# Texto
■ ■ ■

Nos anos seguintes – de 1966 a 1968 – cursou pintura na Escola de Belas Artes de Roma, período em que frequentou a vanguarda romana onde eram ativos artistas da Arte Povera como Jannis Kounellis (1936-2017), Pino Pascali (1935-1968), Eliseo Mattiacci (1940-2019), e outros que experimentavam a linguagem minimalista e conceitual como Maurizio Mochetti (1940) e Sergio Lombardo (1939). Alguns deles trabalhavam com a geometria analítica ou com leis da ótica para produzir obras de extrema pureza formal, outros assumiam a linguagem alegórica e a função provocatória de seus gestos e invenções, contra qualquer possibilidade abstrata.

■ ■ ■

# Registros fornecidos
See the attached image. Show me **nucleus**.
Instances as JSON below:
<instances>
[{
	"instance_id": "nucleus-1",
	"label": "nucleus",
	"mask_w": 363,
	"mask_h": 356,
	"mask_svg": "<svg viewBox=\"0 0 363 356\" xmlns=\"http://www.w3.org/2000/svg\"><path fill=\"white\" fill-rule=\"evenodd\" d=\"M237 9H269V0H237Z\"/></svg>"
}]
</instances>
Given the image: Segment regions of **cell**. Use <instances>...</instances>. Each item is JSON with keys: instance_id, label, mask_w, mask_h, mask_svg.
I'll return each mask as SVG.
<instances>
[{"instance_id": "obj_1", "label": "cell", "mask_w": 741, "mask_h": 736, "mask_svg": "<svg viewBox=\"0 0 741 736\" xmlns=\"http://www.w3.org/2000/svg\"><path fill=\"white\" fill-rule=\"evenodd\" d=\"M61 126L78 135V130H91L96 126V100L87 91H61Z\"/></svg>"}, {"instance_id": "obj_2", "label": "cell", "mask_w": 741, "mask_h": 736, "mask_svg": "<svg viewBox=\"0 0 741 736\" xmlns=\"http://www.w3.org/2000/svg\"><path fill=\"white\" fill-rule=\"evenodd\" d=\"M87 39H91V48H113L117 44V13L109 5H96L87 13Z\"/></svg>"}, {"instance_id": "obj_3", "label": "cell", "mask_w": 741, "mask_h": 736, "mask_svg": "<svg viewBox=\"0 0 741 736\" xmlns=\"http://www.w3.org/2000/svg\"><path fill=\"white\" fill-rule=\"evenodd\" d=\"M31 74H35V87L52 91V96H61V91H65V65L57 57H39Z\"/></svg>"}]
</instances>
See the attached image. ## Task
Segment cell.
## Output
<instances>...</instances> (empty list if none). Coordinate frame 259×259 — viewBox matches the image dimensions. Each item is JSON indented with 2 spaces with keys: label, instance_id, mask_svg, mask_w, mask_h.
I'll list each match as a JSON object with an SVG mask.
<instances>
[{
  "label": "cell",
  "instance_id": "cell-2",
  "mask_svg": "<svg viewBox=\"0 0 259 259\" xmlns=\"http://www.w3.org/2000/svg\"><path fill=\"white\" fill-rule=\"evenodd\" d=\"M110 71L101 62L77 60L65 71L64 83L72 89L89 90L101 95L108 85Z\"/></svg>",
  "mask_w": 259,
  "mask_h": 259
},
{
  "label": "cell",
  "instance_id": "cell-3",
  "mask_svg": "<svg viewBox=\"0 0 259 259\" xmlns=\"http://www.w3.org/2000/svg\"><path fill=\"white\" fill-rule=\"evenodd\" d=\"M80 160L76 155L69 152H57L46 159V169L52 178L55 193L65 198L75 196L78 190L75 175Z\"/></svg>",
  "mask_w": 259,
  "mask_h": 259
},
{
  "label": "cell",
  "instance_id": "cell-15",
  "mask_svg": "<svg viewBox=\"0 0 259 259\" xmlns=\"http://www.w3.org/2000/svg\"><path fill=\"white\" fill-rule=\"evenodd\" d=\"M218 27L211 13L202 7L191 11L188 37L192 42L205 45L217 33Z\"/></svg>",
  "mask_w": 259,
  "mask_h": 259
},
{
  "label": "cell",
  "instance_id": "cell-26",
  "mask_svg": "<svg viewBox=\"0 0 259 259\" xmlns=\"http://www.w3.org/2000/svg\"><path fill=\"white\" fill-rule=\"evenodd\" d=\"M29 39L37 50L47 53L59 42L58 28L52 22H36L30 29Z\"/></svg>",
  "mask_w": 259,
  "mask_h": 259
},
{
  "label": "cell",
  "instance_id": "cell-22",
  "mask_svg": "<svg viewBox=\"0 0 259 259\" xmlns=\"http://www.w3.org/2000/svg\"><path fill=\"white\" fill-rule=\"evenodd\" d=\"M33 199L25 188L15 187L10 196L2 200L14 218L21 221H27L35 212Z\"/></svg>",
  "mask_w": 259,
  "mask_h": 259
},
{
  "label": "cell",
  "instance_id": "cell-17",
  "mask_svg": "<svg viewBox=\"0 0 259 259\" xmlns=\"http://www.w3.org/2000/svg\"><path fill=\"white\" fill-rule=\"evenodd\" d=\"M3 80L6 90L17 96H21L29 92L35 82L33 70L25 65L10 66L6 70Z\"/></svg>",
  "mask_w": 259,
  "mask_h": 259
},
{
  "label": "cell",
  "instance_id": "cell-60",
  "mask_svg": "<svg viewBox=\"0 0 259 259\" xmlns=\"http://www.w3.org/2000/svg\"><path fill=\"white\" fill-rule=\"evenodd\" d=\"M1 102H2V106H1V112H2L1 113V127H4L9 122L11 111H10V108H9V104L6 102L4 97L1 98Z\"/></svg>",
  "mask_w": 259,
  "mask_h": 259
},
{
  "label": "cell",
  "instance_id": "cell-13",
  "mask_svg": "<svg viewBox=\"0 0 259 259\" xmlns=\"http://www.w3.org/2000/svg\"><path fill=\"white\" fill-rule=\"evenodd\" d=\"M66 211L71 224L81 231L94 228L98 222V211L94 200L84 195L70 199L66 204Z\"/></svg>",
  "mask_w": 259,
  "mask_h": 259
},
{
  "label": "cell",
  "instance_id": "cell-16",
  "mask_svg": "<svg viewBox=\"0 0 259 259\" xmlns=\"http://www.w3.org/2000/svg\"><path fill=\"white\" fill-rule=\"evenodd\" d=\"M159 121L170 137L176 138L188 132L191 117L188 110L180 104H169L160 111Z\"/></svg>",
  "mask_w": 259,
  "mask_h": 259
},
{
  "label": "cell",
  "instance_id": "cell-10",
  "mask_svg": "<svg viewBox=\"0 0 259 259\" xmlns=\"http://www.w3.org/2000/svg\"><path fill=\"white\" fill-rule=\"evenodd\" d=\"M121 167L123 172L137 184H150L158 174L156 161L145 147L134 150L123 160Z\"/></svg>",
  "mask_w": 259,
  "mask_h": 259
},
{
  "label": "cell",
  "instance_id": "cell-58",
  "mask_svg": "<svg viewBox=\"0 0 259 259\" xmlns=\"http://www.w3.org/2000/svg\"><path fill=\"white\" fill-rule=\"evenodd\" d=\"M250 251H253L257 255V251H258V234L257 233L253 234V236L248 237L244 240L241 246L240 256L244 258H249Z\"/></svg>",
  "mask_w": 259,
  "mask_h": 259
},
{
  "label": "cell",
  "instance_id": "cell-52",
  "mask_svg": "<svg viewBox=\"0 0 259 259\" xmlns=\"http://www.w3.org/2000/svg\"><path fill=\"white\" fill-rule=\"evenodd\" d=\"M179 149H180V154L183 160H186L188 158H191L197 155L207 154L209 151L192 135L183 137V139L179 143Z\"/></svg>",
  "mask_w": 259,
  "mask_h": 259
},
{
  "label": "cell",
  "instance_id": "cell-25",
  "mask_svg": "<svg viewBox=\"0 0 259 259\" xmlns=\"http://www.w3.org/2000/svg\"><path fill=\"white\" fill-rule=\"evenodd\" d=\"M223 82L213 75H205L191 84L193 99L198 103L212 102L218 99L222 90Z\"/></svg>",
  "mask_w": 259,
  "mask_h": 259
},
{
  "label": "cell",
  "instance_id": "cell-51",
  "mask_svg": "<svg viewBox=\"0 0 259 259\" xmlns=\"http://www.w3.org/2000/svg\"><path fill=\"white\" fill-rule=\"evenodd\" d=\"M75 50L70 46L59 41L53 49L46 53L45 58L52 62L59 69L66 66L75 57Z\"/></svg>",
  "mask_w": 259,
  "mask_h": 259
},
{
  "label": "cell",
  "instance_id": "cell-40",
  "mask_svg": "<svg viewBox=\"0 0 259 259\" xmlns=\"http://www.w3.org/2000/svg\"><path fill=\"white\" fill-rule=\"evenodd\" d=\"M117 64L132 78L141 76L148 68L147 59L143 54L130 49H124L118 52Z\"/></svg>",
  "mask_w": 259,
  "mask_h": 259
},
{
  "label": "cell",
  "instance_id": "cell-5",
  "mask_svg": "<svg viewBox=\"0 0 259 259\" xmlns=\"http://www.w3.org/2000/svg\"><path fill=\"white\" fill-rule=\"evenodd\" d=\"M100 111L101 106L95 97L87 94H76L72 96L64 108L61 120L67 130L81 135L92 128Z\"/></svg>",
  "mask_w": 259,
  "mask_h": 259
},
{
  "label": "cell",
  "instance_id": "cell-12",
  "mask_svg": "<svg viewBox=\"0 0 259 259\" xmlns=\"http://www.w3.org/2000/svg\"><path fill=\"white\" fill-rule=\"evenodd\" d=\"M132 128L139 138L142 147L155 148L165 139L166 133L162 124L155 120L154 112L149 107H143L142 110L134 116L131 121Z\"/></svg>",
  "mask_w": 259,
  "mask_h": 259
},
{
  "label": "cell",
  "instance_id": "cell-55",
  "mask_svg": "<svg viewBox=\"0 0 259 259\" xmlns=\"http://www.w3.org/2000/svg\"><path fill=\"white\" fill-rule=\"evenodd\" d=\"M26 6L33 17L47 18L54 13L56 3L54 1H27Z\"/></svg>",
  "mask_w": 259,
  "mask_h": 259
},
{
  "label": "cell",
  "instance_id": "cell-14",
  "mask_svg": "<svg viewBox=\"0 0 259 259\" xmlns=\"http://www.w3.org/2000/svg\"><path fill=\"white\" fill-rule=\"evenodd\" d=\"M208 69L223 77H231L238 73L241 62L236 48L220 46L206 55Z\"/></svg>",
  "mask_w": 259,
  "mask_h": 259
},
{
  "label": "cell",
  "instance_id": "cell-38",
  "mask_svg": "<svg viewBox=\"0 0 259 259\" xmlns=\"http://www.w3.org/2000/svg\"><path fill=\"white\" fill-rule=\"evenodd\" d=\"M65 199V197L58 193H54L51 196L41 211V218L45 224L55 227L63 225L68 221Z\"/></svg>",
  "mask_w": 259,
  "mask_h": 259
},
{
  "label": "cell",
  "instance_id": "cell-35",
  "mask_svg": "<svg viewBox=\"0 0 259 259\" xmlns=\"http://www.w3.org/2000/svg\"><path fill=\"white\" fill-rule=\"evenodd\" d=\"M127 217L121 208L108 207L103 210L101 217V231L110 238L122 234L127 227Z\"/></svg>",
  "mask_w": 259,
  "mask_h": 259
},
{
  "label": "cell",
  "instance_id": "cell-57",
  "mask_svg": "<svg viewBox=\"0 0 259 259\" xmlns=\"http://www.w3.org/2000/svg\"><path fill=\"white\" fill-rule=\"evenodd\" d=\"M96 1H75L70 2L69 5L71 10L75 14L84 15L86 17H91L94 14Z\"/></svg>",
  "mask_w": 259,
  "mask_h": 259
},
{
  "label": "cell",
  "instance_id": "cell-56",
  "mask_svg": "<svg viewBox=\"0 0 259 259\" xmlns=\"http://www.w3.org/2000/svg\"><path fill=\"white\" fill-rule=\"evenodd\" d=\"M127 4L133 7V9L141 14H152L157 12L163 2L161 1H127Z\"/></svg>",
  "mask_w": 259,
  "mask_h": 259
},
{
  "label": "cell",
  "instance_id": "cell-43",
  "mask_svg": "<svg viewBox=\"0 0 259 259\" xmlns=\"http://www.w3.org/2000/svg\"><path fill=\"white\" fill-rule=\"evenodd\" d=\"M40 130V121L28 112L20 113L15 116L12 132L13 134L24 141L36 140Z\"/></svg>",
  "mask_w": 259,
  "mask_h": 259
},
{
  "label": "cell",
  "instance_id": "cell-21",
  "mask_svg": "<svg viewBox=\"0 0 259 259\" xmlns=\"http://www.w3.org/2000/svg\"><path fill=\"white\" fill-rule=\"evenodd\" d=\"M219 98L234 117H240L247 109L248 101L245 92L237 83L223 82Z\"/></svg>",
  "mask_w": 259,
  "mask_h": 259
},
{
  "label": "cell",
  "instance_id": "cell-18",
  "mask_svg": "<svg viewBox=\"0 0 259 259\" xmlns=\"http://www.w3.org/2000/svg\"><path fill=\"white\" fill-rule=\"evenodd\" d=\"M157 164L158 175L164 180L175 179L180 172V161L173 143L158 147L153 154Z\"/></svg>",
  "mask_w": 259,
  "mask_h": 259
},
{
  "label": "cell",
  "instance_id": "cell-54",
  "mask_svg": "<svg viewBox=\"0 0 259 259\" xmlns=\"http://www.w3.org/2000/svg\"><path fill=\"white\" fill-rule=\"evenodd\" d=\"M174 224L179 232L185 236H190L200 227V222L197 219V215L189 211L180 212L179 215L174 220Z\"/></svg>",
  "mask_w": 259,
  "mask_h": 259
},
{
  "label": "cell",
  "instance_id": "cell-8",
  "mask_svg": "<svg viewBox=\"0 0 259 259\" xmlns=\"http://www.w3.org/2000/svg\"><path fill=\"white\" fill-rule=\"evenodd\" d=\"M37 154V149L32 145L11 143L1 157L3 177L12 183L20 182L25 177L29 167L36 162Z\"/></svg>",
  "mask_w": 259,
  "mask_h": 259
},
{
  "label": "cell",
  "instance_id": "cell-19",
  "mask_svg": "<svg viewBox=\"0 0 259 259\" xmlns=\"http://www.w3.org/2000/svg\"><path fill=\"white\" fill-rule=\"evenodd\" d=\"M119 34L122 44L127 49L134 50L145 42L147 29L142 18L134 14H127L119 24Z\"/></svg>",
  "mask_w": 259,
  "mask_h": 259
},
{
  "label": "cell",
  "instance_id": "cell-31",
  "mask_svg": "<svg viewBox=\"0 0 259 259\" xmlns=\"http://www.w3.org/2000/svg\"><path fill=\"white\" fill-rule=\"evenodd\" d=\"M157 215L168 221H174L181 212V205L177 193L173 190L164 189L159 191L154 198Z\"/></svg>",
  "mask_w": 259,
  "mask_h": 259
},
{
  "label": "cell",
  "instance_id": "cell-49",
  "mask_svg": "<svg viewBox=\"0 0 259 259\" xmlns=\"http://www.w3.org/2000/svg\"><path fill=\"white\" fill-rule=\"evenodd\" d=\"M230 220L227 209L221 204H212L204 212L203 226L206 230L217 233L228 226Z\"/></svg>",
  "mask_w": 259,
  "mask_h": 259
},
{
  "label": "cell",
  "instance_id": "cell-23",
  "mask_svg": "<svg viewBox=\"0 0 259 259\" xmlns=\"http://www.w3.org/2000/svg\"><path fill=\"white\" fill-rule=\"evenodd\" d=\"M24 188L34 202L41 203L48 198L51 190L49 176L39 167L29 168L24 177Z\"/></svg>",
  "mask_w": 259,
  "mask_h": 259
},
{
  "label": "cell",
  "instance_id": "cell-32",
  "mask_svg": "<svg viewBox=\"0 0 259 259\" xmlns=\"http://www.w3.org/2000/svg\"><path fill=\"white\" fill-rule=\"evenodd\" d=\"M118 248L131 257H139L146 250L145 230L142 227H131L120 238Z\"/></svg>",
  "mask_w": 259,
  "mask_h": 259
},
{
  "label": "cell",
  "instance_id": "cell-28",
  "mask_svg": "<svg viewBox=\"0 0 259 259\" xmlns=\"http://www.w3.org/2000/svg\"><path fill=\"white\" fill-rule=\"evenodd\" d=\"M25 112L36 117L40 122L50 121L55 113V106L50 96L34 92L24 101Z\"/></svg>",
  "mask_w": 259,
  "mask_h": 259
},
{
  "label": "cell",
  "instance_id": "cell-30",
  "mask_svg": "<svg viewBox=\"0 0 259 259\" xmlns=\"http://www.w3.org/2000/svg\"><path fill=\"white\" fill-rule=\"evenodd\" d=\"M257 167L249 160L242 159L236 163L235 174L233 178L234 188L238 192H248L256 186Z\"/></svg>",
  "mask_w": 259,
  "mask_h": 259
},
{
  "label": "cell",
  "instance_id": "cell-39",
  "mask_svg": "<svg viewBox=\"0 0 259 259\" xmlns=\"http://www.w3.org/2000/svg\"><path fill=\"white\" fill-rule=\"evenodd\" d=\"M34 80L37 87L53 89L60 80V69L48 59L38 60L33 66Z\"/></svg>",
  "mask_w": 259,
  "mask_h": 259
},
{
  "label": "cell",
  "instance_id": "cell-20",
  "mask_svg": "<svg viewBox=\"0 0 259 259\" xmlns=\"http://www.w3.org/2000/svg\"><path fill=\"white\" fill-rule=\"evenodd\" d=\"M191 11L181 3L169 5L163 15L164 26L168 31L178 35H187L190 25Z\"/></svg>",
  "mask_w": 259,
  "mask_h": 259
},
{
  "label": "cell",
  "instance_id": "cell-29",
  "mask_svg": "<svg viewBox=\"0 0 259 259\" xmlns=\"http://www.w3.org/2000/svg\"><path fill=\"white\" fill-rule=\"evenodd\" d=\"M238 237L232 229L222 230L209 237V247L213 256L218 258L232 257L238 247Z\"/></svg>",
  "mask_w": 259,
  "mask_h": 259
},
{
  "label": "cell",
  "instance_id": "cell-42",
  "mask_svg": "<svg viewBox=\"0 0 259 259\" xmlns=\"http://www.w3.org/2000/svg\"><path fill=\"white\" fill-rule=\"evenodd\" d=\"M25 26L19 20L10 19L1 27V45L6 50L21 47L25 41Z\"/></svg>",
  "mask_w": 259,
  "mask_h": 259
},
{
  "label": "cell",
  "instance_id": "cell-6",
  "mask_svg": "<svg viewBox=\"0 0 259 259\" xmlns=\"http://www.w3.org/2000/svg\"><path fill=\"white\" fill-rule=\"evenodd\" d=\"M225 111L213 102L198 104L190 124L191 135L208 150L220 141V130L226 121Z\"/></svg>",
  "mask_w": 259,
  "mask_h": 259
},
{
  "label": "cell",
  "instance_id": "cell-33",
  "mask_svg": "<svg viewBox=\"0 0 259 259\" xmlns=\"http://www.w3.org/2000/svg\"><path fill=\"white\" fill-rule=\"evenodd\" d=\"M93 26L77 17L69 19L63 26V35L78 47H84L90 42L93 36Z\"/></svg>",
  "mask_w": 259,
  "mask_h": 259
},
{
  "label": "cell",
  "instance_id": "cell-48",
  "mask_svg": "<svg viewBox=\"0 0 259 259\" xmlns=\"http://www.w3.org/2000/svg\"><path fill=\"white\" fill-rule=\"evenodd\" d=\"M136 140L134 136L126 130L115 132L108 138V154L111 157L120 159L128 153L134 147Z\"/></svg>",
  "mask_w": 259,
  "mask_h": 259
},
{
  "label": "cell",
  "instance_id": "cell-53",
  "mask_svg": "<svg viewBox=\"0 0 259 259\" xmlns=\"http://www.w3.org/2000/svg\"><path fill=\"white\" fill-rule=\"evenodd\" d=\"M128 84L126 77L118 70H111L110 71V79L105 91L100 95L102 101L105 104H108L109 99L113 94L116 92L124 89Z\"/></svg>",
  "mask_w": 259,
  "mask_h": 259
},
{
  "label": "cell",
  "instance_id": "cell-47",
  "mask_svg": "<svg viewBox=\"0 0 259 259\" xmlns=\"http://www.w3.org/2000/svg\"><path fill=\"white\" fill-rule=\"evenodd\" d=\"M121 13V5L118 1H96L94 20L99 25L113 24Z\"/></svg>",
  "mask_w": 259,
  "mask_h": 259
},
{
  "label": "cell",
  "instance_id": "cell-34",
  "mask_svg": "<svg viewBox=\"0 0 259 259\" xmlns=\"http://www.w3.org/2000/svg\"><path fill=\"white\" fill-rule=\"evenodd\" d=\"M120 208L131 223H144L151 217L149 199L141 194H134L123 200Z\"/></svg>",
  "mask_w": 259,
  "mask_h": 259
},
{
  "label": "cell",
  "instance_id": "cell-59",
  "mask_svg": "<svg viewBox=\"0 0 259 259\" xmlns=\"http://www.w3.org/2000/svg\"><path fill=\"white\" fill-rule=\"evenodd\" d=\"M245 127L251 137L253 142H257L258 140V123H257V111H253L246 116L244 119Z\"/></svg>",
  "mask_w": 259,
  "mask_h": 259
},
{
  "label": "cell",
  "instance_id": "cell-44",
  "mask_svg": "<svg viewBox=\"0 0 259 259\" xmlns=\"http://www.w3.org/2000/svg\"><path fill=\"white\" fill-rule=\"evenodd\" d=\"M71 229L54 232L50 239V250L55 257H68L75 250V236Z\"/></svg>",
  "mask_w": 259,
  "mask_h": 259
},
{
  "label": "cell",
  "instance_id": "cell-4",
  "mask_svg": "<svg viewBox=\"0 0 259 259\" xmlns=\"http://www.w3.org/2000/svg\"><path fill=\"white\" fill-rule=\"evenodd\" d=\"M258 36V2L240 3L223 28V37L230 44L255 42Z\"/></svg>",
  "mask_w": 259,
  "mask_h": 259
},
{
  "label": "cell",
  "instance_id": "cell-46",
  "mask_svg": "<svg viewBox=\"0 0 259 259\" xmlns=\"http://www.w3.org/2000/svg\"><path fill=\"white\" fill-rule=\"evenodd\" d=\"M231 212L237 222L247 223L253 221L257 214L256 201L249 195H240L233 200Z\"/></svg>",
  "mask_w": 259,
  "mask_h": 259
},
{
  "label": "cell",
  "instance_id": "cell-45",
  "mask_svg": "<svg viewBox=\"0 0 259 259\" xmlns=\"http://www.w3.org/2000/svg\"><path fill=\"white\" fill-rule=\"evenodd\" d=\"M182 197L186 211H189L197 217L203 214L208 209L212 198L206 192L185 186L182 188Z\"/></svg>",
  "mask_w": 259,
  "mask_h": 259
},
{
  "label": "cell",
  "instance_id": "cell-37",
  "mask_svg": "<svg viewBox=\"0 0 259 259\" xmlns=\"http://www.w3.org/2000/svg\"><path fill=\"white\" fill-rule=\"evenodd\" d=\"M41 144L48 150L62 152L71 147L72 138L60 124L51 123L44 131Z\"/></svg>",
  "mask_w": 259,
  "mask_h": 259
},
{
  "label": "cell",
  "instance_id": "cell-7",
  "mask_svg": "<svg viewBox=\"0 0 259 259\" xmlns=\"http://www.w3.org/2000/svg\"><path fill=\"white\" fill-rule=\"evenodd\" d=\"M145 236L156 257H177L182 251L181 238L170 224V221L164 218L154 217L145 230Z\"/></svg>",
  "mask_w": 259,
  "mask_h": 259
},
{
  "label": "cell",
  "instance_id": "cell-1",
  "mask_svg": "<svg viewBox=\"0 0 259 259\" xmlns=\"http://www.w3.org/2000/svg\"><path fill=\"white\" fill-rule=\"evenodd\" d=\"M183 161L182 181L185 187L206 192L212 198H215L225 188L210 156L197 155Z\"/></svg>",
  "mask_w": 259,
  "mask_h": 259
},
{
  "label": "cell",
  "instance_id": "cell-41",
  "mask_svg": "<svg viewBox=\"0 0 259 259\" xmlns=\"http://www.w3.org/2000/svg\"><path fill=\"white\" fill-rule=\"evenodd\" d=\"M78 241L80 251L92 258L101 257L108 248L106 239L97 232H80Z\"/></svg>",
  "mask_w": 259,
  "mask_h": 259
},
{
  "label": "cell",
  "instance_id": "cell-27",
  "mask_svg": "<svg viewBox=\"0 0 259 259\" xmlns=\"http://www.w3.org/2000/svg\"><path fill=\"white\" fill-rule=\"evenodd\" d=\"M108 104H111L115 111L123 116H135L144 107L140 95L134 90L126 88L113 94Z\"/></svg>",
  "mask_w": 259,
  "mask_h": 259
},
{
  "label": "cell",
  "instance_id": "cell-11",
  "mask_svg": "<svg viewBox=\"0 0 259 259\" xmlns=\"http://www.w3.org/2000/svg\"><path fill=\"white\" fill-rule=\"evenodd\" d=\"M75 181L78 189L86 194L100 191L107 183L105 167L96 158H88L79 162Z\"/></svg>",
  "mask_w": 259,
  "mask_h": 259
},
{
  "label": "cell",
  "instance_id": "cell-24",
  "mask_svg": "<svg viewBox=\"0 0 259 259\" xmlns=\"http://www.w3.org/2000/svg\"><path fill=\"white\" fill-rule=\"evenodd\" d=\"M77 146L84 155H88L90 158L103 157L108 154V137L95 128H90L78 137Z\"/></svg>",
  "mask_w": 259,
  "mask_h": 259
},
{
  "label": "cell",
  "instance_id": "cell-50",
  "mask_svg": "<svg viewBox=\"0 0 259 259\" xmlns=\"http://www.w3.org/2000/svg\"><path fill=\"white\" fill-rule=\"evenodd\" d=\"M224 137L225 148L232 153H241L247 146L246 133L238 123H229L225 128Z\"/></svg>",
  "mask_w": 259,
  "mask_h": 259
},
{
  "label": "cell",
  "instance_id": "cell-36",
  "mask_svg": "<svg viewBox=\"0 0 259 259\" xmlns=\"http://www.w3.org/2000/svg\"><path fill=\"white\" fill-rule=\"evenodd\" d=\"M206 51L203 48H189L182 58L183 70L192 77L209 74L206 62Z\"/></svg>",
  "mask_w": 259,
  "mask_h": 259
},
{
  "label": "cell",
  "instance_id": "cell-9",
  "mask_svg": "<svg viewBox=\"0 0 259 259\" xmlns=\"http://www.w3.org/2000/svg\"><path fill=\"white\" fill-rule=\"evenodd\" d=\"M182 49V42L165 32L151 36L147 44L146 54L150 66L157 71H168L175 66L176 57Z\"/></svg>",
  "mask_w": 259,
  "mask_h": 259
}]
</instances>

■ ■ ■

# Lista de tarefas
A - De acordo com o texto sobre a vanguarda romana, em que período foi cursada a pintura na Escola de Belas Artes de Roma?
B - Prossiga com o texto sobre a vanguarda romana a partir da última frase apresentada.

# Resultados
A - De 1966 a 1968.

B -
Entre 1968 e 1970 cursa Sociologia da Arte na École Pratique des Hautes Études, em Paris. Realiza obras em ferro e aço, gesso e cera, madeira e cera. Volumes que quando seccionados revelavam outros dispositivos volumétricos que continha. É a série chamada “Volume réel” (volume real), que indaga as ambiguidades da representação, possibilidades do nome e a coisa coincidirem. Uma pesquisa que em 1969 o leva à realização dos “vide-noir” (vazio-negro), caixas brancas, negras na parte interna, que o recorte geométrico na superfície branca tornava visível, como se esta tivesse sido escavada, “criando a cor preta com o vazio”, diz.
Em 1973, realiza suas primeiras esculturas de luz. “Procurava um meio de mostrar um volume, um espaço, através da matéria que fosse a mais exemplar, a mais discreta. Encontrei somente a luz como resposta à minha busca. A claridade e o mistério que lhes são próprios me fascinavam. Me lembro do momento extraordinário quando comecei a decupar o espaço com formas reproduzidas nos slides que eu projetava. Eu esculpia a luz com a sombra que é também um estado da luz. Uma matéria cujo equilíbrio se situa entre a cegueira e o ofuscamento (‘enceguecimento’)”.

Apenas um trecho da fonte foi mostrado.